Hacker News new | past | comments | ask | show | jobs | submit login

The cluster is interesting, but not as interesting as the giant corpus of SWF files Google got to use. Do you think the government has a crawl as complete as Google's under its hat? How? People notice when the Googlebot does new things. Wouldn't we noticed the Fedbot?

Quite true. Google does have a lot of data. But, I'd wager the NSA has just as much data, just from different sources. Maybe they couldn't fuzz Flash with the optimal set of .swf files, but they could mine vast numbers of voice conversations for correlations.

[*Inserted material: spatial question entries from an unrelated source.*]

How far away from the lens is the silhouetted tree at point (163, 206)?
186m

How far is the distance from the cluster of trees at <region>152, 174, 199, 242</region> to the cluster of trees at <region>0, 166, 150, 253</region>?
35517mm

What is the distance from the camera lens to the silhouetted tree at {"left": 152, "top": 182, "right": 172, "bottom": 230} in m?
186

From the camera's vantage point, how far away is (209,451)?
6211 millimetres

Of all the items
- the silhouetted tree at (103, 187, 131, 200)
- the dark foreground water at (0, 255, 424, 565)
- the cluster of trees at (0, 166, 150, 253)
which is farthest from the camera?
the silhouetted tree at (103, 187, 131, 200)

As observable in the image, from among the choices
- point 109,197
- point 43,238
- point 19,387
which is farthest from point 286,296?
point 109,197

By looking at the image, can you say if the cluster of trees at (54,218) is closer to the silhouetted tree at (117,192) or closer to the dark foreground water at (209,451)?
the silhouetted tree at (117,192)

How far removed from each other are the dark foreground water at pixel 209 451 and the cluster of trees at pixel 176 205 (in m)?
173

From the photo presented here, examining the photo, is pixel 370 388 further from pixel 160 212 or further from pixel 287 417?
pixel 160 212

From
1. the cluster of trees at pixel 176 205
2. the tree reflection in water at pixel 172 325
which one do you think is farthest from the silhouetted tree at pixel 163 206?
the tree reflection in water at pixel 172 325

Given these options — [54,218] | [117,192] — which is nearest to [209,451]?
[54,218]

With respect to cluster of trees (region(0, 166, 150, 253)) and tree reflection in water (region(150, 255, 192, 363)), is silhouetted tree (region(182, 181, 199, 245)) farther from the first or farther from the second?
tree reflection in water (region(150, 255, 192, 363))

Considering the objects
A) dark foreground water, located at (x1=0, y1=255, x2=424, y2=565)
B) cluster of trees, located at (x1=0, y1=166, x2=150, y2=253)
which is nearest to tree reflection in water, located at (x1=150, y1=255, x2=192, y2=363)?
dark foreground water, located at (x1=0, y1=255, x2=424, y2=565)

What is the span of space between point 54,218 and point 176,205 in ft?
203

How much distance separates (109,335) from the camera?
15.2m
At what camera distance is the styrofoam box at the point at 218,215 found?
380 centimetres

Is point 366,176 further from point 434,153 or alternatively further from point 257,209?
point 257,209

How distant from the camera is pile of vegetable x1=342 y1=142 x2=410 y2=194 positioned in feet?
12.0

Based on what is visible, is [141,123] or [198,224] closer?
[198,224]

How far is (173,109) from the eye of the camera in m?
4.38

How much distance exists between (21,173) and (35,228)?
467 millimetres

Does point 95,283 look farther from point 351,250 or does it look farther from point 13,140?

Additionally, years ago a friend of mine who I'd lost contact with caught up with me and told me he found a cached copy of a website I'd taken down in his employer's equivalent to the Wayback Machine. His employer was a branch of the federal government. I know my anecdote doesn't prove anything, let alone come close to addressing the difficulty of crawling the web without anyone noticing (intercept all http traffic in transit?), but the fact remains that there are literally tons of computers doing something for the government.

Perhaps Fedbot crawls in a less deterministic manner, uses a lot of different ips, and sets user agent to IE?

I suspect "fedbot" works by calling up google and saying "Hi, it's us again, we've got another white van on the way to the googleplex, have a petabyte or two of the Internet ready for us to collect in 20 minutes. thanks"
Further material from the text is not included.